__TASK PROMPT__: Which lines in the entries below contain the string "getEvent"? Show each of them in full.

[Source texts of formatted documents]
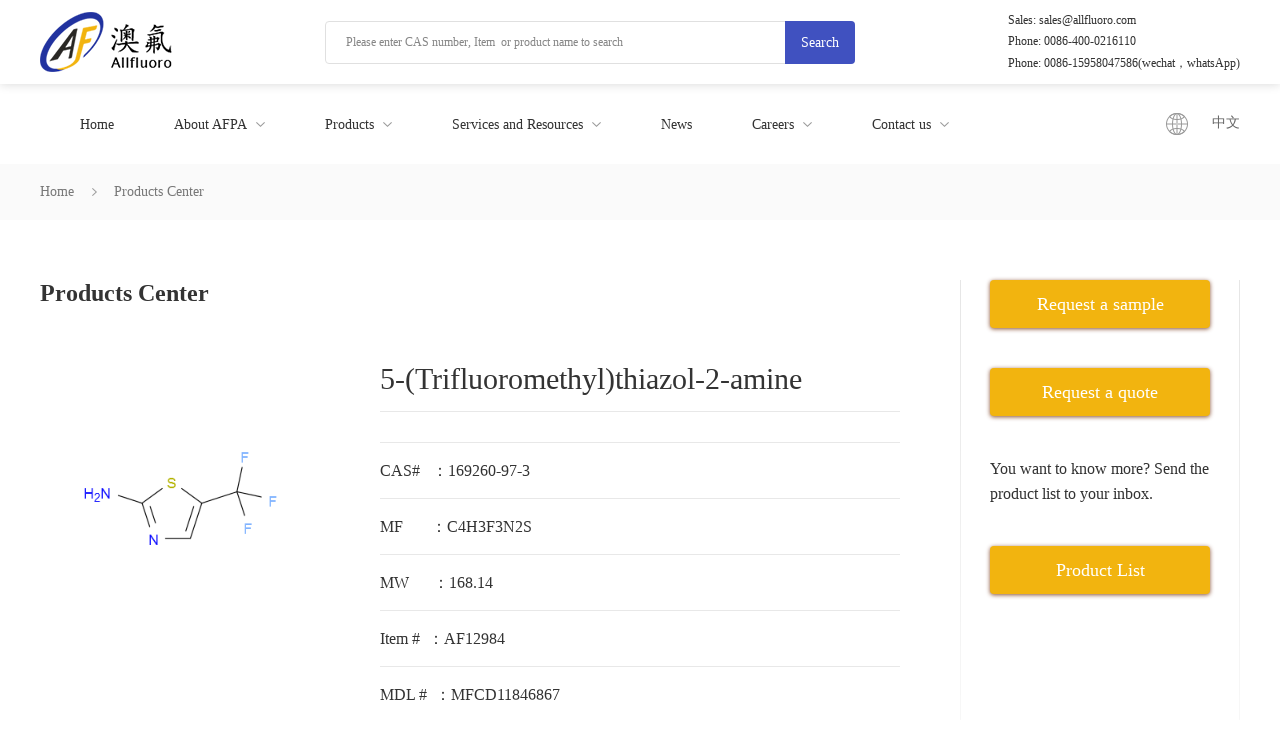

--- FILE ---
content_type: application/x-javascript
request_url: https://www.allfluoro.com/en/js/alertwindow.js
body_size: 2460
content:
      
var Alerts = new Map();
//关闭窗口
 function closeAlert(name,value)
{
var winAlert=getAlert(name);
if(winAlert!=null)
{
winAlert.Tag=value;
winAlert.Close();
}  

}
function setAlertTag(name,value)
{
var winAlert=getAlert(name);
if(winAlert!=null)
{
winAlert.Tag=value;
}  
}
function setAlertLock(name,value)
{
var winAlert=getAlert(name);
if(winAlert!=null)
{
winAlert.Lock=value;
}  
}
function setAlertSize(name,w,h)
{
var iWidth = document.documentElement.clientWidth;  
var iHeight = document.documentElement.clientHeight;  
var winAlert=getAlert(name);

if(winAlert!=null) {
if(winAlert.Lock)
{
return;
}
if(w!=0){
winAlert.msg.style.width=w+"px";
winAlert.msg.style.left=((iWidth-w)/2)+"px";

document.getElementById("alertWindow"+winAlert.Index).style.width=(w)+"px";
}
if(h!=0)
{
winAlert.msg.style.top=getTopPos((iHeight-h)/2)+"px";
winAlert.msg.style.height=h+"px";
document.getElementById("alertWindow"+winAlert.Index).style.height=(h-24)+"px";
}
}  
}
function setAlertTitle(name,title)
{
var winAlert=getAlert(name);
if(winAlert!=null)
{
document.getElementById("alertWindowTitle"+winAlert.Index).innerHTML = title; 
}  
}
function getAlert(name)
{
if(name!=null)
{
return Alerts.get(name);  
}
else
{
return Alerts.getLast();  
}
}
function AlertWindow() 
{ 

} 
//显示窗口
 AlertWindow.prototype.ShowWindow = function(name,title,fileUrl, w, h)
 {
 var  str="<iframe id=\"alertWindow"+Alerts.size()+"\" src=\""+fileUrl+"\"  name=\"alertWindow"+Alerts.size()+"\"   width=\""+w+"\" height=\""+(h-24)+"\"  marginwidth=\"0\" marginheight=\"0\" frameborder=\"0\"></iframe>";
    this.Show(name,title, str, w, h);
 };
 
AlertWindow.prototype.Close= function(){
   this.OnClose();
   document.body.removeChild(this.msg);  
   document.body.removeChild(this.bg);
   Alerts.remove(this.Name);    
};

AlertWindow.prototype.Tag;
AlertWindow.prototype.Name;
AlertWindow.prototype.Index;
AlertWindow.prototype.Lock=false;
AlertWindow.prototype.OnClose= function(){};
AlertWindow.prototype.Show=function(name,title, msg, w, h){  
this.Name=name;
this.Index=Alerts.size();
Alerts.put(name,this);
 
    var titleheight = "22px"; // 提示窗口标题高度  
    var bordercolor = "#7B869A"; // 提示窗口的边框颜色  
    var titlecolor = "#666"; // 提示窗口的标题颜色  
    var titlebgcolor = "#f5f5f5"; // 提示窗口的标题背景色 
    var bgcolor = "#FFFFFF"; // 提示内容的背景色 
     
    var iWidth = document.documentElement.clientWidth;  
    var iHeight = document.documentElement.clientHeight;   
    var bgObj = document.createElement("div");  
    bgObj.style.cssText = "position:absolute;left:0px;top:0px;width:" + iWidth + "px;height:" + Math.max(document.body.scrollHeight, iHeight) + "px;filter:Alpha(Opacity=30);opacity:0.3;background-color:#000000;z-index:101;";
    document.body.appendChild(bgObj);  
    this.bg=bgObj;
    
   
    var msgObj=document.createElement("div"); 
    msgObj.style.cssText = "position:absolute;font:11px '宋体';top:"+getTopPos((iHeight-h)/2)+"px;left:"+(iWidth-w)/2+"px;width:"+w+"px;height:"+h+"px;text-align:center;background-color:"+bgcolor+";line-height:22px;z-index:102;"; 
    document.body.appendChild(msgObj); 
      this.msg=msgObj;
    var table = document.createElement("table"); 
    msgObj.appendChild(table); 
    table.style.cssText = "margin:0px;border:0px;padding:0px;"; 
    table.cellSpacing = 0; 
    var tr = table.insertRow(-1); 
    var titleBar = tr.insertCell(-1); 
    titleBar.style.cssText = "width:70%;height:0.16rem;text-align:left;font-family: Microsoft Yahei,'微软雅黑', '宋体';font-size:15px;color:" + titlecolor + ";cursor:move;background-color:" + titlebgcolor;
    titleBar.style.paddingLeft = "10px"; 
    titleBar.setAttribute("id","alertWindowTitle"+this.Index);
    titleBar.innerHTML = title; 
    var moveX = 0; 
    var moveY = 0; 
    var moveTop = 0; 
    var moveLeft = 0; 
    var moveable = false; 
    var docMouseMoveEvent = document.onmousemove; 
    var docMouseUpEvent = document.onmouseup; 
    titleBar.onmousedown = function() { 
        var evt = getEvent(); 
        moveable = true;  
        moveX = evt.clientX; 
        moveY = evt.clientY; 
        moveTop = parseInt(msgObj.style.top); 
        moveLeft = parseInt(msgObj.style.left); 
         
        document.onmousemove = function() { 
            if (moveable) { 
                var evt = getEvent(); 
                var x = moveLeft + evt.clientX - moveX; 
                var y = moveTop + evt.clientY - moveY; 
                if ( x > 0 &&( x + w < iWidth) && y > 0 && (y + h < iHeight) ) { 
                    msgObj.style.left = x + "px"; 
                    msgObj.style.top = y + "px"; 
                } 
            }     
        }; 
        document.onmouseup = function () {  
            if (moveable) {  
                document.onmousemove = docMouseMoveEvent; 
                document.onmouseup = docMouseUpEvent; 
                moveable = false;  
                moveX = 0; 
                moveY = 0; 
                moveTop = 0; 
                moveLeft = 0; 
            }  
        }; 
    } 
  
    var closeBtn = tr.insertCell(-1); 
    closeBtn.style.cssText = "cursor:pointer; width:30%;height:20px;text-align:right;background-color:" + titlebgcolor; 
    closeBtn.innerHTML = "<span style='font-size:15pt; padding-right: 0.03rem;color:" + titlecolor + ";'>×</span>";
    closeBtn.onclick = function(){  
   var winAlert=getAlert(name);
if(winAlert!=null)
{
winAlert.Close();
}  
    }  
    var msgBox = table.insertRow(-1).insertCell(-1); 
    msgBox.style.cssText = "font:10pt '宋体';margin:0px;border:0px;padding:0px;"; 
   msgBox.colSpan  = 2; 
   // msgBox.rowSpan  = 0;
    msgBox.innerHTML = msg; 
     
    // 获得事件Event对象，用于兼容IE和FireFox 
    function getEvent() { 
        return window.event || arguments.callee.caller.arguments[0]; 
    } 
} ; 

function getTopPos(h) {
if (window.innerHeight) {
pos = window.pageYOffset
}
else if (document.documentElement && document.documentElement.scrollTop) {
pos = document.documentElement.scrollTop
}
else if (document.body) {
pos = document.body.scrollTop;
}
return pos+h;
}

__RESPONSE TO THIS TASK__:
        var evt = getEvent(); 
                var evt = getEvent(); 
    function getEvent() { 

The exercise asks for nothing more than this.